____ Records for this task

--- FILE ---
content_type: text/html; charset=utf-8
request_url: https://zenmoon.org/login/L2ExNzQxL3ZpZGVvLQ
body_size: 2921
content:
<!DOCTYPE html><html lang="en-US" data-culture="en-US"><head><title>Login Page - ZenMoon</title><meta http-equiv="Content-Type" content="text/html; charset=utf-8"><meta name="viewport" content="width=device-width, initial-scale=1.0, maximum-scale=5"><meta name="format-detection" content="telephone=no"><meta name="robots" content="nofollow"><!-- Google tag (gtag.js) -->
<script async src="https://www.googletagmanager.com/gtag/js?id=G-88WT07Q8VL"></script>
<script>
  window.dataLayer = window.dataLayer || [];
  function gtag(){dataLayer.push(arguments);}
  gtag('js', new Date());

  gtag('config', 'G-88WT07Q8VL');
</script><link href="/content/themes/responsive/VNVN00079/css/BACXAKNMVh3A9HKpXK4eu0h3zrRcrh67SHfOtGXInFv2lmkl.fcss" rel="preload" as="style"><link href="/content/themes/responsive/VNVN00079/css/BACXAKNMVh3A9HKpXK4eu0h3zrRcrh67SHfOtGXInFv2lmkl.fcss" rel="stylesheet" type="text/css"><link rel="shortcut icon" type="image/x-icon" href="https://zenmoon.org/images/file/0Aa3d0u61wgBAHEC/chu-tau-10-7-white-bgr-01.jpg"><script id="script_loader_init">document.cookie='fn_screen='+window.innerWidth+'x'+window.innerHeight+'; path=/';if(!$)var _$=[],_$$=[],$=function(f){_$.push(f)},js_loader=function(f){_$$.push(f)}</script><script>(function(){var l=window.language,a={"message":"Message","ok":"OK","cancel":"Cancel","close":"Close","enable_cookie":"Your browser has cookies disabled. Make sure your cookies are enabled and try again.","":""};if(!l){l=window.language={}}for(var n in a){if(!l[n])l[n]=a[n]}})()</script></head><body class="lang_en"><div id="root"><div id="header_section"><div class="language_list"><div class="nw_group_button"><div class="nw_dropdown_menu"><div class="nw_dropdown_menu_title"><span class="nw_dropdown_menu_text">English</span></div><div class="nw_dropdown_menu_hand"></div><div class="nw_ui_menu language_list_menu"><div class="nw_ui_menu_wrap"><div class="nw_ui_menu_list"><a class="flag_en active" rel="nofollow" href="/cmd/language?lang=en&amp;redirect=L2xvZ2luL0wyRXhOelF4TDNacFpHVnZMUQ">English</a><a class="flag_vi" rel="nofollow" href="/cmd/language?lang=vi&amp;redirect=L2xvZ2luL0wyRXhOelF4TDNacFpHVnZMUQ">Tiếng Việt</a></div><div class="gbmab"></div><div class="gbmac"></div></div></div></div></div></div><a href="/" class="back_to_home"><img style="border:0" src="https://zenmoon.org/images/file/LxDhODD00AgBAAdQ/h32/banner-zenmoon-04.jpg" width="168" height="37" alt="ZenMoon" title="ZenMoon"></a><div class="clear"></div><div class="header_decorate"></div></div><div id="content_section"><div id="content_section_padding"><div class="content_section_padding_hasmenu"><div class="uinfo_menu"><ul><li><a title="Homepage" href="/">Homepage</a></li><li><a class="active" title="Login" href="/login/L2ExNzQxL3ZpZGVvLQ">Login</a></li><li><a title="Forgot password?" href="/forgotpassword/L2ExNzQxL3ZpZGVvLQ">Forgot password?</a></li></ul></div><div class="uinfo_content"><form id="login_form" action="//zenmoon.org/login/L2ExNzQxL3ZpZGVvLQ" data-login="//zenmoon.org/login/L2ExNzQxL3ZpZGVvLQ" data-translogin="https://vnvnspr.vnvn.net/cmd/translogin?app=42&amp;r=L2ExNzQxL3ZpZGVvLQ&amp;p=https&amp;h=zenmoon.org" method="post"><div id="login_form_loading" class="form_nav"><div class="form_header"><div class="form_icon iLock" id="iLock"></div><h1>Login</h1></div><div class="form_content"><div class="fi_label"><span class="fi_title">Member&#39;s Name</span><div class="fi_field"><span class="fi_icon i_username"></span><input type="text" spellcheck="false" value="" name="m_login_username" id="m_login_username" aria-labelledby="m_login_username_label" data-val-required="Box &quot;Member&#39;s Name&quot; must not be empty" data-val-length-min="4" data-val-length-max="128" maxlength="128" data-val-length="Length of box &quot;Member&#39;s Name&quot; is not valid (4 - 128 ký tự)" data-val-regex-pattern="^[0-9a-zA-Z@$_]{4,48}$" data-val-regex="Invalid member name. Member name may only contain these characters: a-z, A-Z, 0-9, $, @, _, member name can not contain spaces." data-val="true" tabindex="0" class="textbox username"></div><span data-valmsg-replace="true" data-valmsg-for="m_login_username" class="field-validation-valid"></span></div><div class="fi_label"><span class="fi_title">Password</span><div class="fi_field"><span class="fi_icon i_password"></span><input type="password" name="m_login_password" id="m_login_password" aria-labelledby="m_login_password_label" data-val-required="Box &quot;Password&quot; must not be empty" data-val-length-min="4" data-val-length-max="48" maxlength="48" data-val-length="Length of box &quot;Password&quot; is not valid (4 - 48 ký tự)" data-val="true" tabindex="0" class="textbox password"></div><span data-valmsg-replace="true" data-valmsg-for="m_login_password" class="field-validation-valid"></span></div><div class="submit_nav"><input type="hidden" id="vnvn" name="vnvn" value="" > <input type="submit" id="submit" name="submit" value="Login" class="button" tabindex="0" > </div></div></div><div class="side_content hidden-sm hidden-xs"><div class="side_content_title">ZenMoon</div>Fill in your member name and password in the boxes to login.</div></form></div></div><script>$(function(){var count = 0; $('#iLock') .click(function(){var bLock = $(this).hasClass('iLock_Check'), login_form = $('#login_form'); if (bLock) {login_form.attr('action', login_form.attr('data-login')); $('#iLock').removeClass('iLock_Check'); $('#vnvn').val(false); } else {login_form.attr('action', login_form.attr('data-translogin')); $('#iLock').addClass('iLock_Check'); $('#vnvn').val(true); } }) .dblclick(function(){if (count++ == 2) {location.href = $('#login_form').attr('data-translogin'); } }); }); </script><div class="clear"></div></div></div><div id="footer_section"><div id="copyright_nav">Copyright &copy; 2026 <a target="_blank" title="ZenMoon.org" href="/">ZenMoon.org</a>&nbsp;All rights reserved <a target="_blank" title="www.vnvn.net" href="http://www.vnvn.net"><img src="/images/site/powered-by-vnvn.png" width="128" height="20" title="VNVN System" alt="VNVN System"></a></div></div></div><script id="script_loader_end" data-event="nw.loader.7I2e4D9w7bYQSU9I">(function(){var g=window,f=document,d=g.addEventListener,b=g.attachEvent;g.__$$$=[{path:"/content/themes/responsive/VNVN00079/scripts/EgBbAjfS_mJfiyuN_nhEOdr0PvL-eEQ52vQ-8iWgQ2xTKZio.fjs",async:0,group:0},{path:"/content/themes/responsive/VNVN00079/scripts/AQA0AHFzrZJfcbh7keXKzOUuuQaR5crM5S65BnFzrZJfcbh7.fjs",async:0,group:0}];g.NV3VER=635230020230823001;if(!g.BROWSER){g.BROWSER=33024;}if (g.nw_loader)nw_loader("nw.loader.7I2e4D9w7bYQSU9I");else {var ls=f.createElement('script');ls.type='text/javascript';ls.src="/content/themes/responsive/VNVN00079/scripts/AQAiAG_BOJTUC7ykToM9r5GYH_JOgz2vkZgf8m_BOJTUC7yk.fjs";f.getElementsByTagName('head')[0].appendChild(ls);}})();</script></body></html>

________

Repeat every entry exactly, leaving nothing out.

--- FILE ---
content_type: text/html; charset=utf-8
request_url: https://zenmoon.org/login/L2ExNzQxL3ZpZGVvLQ
body_size: 2921
content:
<!DOCTYPE html><html lang="en-US" data-culture="en-US"><head><title>Login Page - ZenMoon</title><meta http-equiv="Content-Type" content="text/html; charset=utf-8"><meta name="viewport" content="width=device-width, initial-scale=1.0, maximum-scale=5"><meta name="format-detection" content="telephone=no"><meta name="robots" content="nofollow"><!-- Google tag (gtag.js) -->
<script async src="https://www.googletagmanager.com/gtag/js?id=G-88WT07Q8VL"></script>
<script>
  window.dataLayer = window.dataLayer || [];
  function gtag(){dataLayer.push(arguments);}
  gtag('js', new Date());

  gtag('config', 'G-88WT07Q8VL');
</script><link href="/content/themes/responsive/VNVN00079/css/BACXAKNMVh3A9HKpXK4eu0h3zrRcrh67SHfOtGXInFv2lmkl.fcss" rel="preload" as="style"><link href="/content/themes/responsive/VNVN00079/css/BACXAKNMVh3A9HKpXK4eu0h3zrRcrh67SHfOtGXInFv2lmkl.fcss" rel="stylesheet" type="text/css"><link rel="shortcut icon" type="image/x-icon" href="https://zenmoon.org/images/file/0Aa3d0u61wgBAHEC/chu-tau-10-7-white-bgr-01.jpg"><script id="script_loader_init">document.cookie='fn_screen='+window.innerWidth+'x'+window.innerHeight+'; path=/';if(!$)var _$=[],_$$=[],$=function(f){_$.push(f)},js_loader=function(f){_$$.push(f)}</script><script>(function(){var l=window.language,a={"message":"Message","ok":"OK","cancel":"Cancel","close":"Close","enable_cookie":"Your browser has cookies disabled. Make sure your cookies are enabled and try again.","":""};if(!l){l=window.language={}}for(var n in a){if(!l[n])l[n]=a[n]}})()</script></head><body class="lang_en"><div id="root"><div id="header_section"><div class="language_list"><div class="nw_group_button"><div class="nw_dropdown_menu"><div class="nw_dropdown_menu_title"><span class="nw_dropdown_menu_text">English</span></div><div class="nw_dropdown_menu_hand"></div><div class="nw_ui_menu language_list_menu"><div class="nw_ui_menu_wrap"><div class="nw_ui_menu_list"><a class="flag_en active" rel="nofollow" href="/cmd/language?lang=en&amp;redirect=L2xvZ2luL0wyRXhOelF4TDNacFpHVnZMUQ">English</a><a class="flag_vi" rel="nofollow" href="/cmd/language?lang=vi&amp;redirect=L2xvZ2luL0wyRXhOelF4TDNacFpHVnZMUQ">Tiếng Việt</a></div><div class="gbmab"></div><div class="gbmac"></div></div></div></div></div></div><a href="/" class="back_to_home"><img style="border:0" src="https://zenmoon.org/images/file/LxDhODD00AgBAAdQ/h32/banner-zenmoon-04.jpg" width="168" height="37" alt="ZenMoon" title="ZenMoon"></a><div class="clear"></div><div class="header_decorate"></div></div><div id="content_section"><div id="content_section_padding"><div class="content_section_padding_hasmenu"><div class="uinfo_menu"><ul><li><a title="Homepage" href="/">Homepage</a></li><li><a class="active" title="Login" href="/login/L2ExNzQxL3ZpZGVvLQ">Login</a></li><li><a title="Forgot password?" href="/forgotpassword/L2ExNzQxL3ZpZGVvLQ">Forgot password?</a></li></ul></div><div class="uinfo_content"><form id="login_form" action="//zenmoon.org/login/L2ExNzQxL3ZpZGVvLQ" data-login="//zenmoon.org/login/L2ExNzQxL3ZpZGVvLQ" data-translogin="https://vnvnspr.vnvn.net/cmd/translogin?app=42&amp;r=L2ExNzQxL3ZpZGVvLQ&amp;p=https&amp;h=zenmoon.org" method="post"><div id="login_form_loading" class="form_nav"><div class="form_header"><div class="form_icon iLock" id="iLock"></div><h1>Login</h1></div><div class="form_content"><div class="fi_label"><span class="fi_title">Member&#39;s Name</span><div class="fi_field"><span class="fi_icon i_username"></span><input type="text" spellcheck="false" value="" name="m_login_username" id="m_login_username" aria-labelledby="m_login_username_label" data-val-required="Box &quot;Member&#39;s Name&quot; must not be empty" data-val-length-min="4" data-val-length-max="128" maxlength="128" data-val-length="Length of box &quot;Member&#39;s Name&quot; is not valid (4 - 128 ký tự)" data-val-regex-pattern="^[0-9a-zA-Z@$_]{4,48}$" data-val-regex="Invalid member name. Member name may only contain these characters: a-z, A-Z, 0-9, $, @, _, member name can not contain spaces." data-val="true" tabindex="0" class="textbox username"></div><span data-valmsg-replace="true" data-valmsg-for="m_login_username" class="field-validation-valid"></span></div><div class="fi_label"><span class="fi_title">Password</span><div class="fi_field"><span class="fi_icon i_password"></span><input type="password" name="m_login_password" id="m_login_password" aria-labelledby="m_login_password_label" data-val-required="Box &quot;Password&quot; must not be empty" data-val-length-min="4" data-val-length-max="48" maxlength="48" data-val-length="Length of box &quot;Password&quot; is not valid (4 - 48 ký tự)" data-val="true" tabindex="0" class="textbox password"></div><span data-valmsg-replace="true" data-valmsg-for="m_login_password" class="field-validation-valid"></span></div><div class="submit_nav"><input type="hidden" id="vnvn" name="vnvn" value="" > <input type="submit" id="submit" name="submit" value="Login" class="button" tabindex="0" > </div></div></div><div class="side_content hidden-sm hidden-xs"><div class="side_content_title">ZenMoon</div>Fill in your member name and password in the boxes to login.</div></form></div></div><script>$(function(){var count = 0; $('#iLock') .click(function(){var bLock = $(this).hasClass('iLock_Check'), login_form = $('#login_form'); if (bLock) {login_form.attr('action', login_form.attr('data-login')); $('#iLock').removeClass('iLock_Check'); $('#vnvn').val(false); } else {login_form.attr('action', login_form.attr('data-translogin')); $('#iLock').addClass('iLock_Check'); $('#vnvn').val(true); } }) .dblclick(function(){if (count++ == 2) {location.href = $('#login_form').attr('data-translogin'); } }); }); </script><div class="clear"></div></div></div><div id="footer_section"><div id="copyright_nav">Copyright &copy; 2026 <a target="_blank" title="ZenMoon.org" href="/">ZenMoon.org</a>&nbsp;All rights reserved <a target="_blank" title="www.vnvn.net" href="http://www.vnvn.net"><img src="/images/site/powered-by-vnvn.png" width="128" height="20" title="VNVN System" alt="VNVN System"></a></div></div></div><script id="script_loader_end" data-event="nw.loader.7I2e4D9w7bYQSU9I">(function(){var g=window,f=document,d=g.addEventListener,b=g.attachEvent;g.__$$$=[{path:"/content/themes/responsive/VNVN00079/scripts/EgBbAjfS_mJfiyuN_nhEOdr0PvL-eEQ52vQ-8iWgQ2xTKZio.fjs",async:0,group:0},{path:"/content/themes/responsive/VNVN00079/scripts/AQA0AHFzrZJfcbh7keXKzOUuuQaR5crM5S65BnFzrZJfcbh7.fjs",async:0,group:0}];g.NV3VER=635230020230823001;if(!g.BROWSER){g.BROWSER=33024;}if (g.nw_loader)nw_loader("nw.loader.7I2e4D9w7bYQSU9I");else {var ls=f.createElement('script');ls.type='text/javascript';ls.src="/content/themes/responsive/VNVN00079/scripts/AQAiAG_BOJTUC7ykToM9r5GYH_JOgz2vkZgf8m_BOJTUC7yk.fjs";f.getElementsByTagName('head')[0].appendChild(ls);}})();</script></body></html>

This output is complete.